The Snowflake data mesh architecture is beneficial for several critical use cases, such as:

  • Data Quality and Governance: Domain teams can focus on various aspects of data management, including data types, accuracy, and security. This can improve the data governance framework and data quality.
  • Handling Complex Data Ecosystems: The decentralized approach in a data mesh simplifies data processing and management. It helps you manage complex data ecosystems that require different data types or formats across various domain units.
  • Data Monetization: Data mesh structures can facilitate the organization of data assets for monetization, making it easier to sell the data to external customers. 

To experience these benefits, schedule a demo with Hevo today!

Role of Hevo Data in Snowflake Data Mesh

Data integration typically involves consolidating data from multiple sources into a centralized repository. On the other hand, a data mesh is a decentralized data management strategy. Although both concepts seem contradictory, they are actually complementary.  

A successful data mesh implementation relies on efficiently building and managing data pipelines, effective transformations, and strict data security measures. To facilitate this, you can use tools like Hevo Data, which offers reliable data integration capabilities and secure transformation features to standardize data for data mesh architecture.

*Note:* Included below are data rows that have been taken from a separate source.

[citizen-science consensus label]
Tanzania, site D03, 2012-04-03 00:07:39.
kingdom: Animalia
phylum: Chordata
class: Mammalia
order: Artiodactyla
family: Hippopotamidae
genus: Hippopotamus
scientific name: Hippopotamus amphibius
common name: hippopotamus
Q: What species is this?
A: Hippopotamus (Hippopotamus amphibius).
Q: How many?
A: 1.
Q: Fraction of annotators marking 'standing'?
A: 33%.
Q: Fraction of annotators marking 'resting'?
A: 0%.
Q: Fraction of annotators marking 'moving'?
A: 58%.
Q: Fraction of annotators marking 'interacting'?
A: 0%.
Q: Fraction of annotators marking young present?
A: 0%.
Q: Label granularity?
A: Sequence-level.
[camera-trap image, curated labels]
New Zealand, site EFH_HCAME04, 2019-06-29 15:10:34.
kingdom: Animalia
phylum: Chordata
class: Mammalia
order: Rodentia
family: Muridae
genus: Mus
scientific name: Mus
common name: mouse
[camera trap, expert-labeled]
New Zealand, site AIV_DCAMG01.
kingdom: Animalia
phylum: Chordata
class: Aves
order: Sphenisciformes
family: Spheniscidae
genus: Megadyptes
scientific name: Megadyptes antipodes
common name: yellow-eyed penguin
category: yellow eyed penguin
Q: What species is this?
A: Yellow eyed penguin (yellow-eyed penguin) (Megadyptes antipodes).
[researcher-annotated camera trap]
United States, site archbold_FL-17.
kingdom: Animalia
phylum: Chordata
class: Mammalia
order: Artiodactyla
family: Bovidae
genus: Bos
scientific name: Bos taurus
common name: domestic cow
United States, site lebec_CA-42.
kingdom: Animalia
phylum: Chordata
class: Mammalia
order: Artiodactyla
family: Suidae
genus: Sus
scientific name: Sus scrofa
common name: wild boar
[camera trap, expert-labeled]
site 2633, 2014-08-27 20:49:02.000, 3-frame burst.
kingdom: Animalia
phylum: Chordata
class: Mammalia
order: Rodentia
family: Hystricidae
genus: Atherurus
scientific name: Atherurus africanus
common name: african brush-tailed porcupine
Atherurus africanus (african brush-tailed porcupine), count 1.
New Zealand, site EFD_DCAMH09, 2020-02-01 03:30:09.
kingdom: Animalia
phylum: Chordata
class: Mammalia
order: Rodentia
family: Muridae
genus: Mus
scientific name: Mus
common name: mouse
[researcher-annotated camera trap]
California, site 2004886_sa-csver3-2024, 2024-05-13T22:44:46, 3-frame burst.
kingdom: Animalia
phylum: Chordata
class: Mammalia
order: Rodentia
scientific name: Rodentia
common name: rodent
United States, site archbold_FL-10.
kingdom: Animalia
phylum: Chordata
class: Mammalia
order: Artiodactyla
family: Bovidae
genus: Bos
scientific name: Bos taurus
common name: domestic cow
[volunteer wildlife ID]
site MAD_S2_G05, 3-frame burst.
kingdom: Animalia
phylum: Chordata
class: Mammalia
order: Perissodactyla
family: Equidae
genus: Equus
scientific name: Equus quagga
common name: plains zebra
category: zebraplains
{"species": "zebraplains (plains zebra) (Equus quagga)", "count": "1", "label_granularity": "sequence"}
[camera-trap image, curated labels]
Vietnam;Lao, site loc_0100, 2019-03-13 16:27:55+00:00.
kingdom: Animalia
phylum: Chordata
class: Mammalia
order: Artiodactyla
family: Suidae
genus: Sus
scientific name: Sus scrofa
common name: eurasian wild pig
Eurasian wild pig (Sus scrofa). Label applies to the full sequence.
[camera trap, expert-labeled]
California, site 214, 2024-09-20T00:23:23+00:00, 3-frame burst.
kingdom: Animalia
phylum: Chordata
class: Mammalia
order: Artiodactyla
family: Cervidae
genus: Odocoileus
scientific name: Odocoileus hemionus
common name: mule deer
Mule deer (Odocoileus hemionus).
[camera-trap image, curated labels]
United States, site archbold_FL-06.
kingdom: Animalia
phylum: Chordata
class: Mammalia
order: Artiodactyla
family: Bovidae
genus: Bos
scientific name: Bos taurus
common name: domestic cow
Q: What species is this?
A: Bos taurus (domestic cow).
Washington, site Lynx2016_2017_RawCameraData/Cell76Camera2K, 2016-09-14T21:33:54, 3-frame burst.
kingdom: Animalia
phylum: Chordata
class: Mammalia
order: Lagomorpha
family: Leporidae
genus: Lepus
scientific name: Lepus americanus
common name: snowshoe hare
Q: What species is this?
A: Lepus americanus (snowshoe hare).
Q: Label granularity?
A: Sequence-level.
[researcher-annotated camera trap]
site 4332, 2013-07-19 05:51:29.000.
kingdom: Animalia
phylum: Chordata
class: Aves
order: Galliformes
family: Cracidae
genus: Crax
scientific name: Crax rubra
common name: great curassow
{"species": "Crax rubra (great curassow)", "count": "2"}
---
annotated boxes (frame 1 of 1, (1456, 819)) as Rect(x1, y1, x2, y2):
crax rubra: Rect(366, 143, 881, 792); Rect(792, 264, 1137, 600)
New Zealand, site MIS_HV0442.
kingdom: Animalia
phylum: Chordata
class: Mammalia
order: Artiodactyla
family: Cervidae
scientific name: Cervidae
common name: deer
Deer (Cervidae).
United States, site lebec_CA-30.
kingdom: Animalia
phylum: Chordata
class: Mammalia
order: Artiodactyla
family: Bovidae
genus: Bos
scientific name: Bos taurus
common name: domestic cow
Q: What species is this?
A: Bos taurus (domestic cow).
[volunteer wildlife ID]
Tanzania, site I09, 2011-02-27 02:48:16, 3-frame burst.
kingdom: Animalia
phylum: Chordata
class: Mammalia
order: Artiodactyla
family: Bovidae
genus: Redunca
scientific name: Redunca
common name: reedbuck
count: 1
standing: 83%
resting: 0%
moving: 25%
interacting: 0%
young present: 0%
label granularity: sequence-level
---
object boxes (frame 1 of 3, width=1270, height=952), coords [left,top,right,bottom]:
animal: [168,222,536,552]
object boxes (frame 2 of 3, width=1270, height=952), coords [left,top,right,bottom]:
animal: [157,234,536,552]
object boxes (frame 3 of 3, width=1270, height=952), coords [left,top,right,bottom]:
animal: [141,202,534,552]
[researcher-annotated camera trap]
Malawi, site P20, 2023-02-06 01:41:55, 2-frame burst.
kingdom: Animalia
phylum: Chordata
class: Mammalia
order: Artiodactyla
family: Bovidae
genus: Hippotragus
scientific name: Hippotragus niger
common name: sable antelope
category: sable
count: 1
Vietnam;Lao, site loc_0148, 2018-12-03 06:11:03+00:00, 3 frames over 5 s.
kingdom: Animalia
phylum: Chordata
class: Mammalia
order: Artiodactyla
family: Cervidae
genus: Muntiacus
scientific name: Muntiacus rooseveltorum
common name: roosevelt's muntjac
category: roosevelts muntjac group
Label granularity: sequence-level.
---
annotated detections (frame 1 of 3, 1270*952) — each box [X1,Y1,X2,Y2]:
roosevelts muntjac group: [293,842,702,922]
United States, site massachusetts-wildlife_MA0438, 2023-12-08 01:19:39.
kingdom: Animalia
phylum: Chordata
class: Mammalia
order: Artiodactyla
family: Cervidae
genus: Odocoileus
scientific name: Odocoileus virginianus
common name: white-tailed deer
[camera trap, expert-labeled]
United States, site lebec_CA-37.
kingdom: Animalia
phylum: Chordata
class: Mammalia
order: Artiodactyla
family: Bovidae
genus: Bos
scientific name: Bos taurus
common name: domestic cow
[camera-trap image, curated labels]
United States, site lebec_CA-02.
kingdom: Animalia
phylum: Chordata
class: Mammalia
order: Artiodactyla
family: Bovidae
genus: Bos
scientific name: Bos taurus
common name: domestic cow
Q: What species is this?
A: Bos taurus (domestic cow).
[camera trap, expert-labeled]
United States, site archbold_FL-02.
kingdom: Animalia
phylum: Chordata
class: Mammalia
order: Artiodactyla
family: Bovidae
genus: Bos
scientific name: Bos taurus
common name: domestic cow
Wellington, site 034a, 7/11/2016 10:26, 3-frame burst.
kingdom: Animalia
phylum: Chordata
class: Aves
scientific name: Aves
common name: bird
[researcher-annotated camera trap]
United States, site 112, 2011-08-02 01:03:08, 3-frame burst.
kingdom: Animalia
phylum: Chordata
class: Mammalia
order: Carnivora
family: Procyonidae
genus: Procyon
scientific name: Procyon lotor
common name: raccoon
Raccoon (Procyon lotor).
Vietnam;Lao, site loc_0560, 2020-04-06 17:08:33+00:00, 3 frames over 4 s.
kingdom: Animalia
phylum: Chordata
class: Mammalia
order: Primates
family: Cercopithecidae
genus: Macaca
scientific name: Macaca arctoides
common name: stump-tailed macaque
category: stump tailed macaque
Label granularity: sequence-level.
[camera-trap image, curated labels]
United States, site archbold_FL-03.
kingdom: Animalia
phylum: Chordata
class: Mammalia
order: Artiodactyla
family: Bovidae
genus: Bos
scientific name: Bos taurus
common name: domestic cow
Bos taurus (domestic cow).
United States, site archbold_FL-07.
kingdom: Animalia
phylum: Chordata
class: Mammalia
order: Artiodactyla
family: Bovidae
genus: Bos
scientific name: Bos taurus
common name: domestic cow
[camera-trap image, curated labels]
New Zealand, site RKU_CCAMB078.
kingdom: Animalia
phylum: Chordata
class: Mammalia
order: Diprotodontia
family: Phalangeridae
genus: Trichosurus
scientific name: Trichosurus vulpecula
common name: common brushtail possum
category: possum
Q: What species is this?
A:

Hevo Data is a no-code ELT platform providing real-time data integration and a cost-effective solution to automate your data pipeline workflows. With over 150 source connectors, you can integrate data from multiple platforms, conduct advanced analysis on your data, and generate actionable insights.

Here are some of the most important features of Hevo Data:

  • Data Transformation: Hevo Data allows you to transform your data for analysis with simple Python-based and drag-and-drop data transformation techniques. It aids in successful data mesh implementation, as each domain team can transform their data based on their specific needs.
  • Automated Schema Mapping: Hevo Data automatically aligns the incoming data to match the destination schema. It also lets you choose between Full and Incremental Mapping, reducing manual schema mapping efforts and improving accuracy. Automated schema mapping reduces the workload of domain teams, allowing them to focus on other important data management tasks.
  • Incremental Data Load: Hevo Data helps optimize bandwidth utilization at both the source and the destination by allowing real-time data transfer of modified data. This feature ensures that you get only new or updated data instead of an entire dataset during subsequent loadings. It provides newly generated or processed data to domain teams to create updated products and contributes to building a better data mesh framework.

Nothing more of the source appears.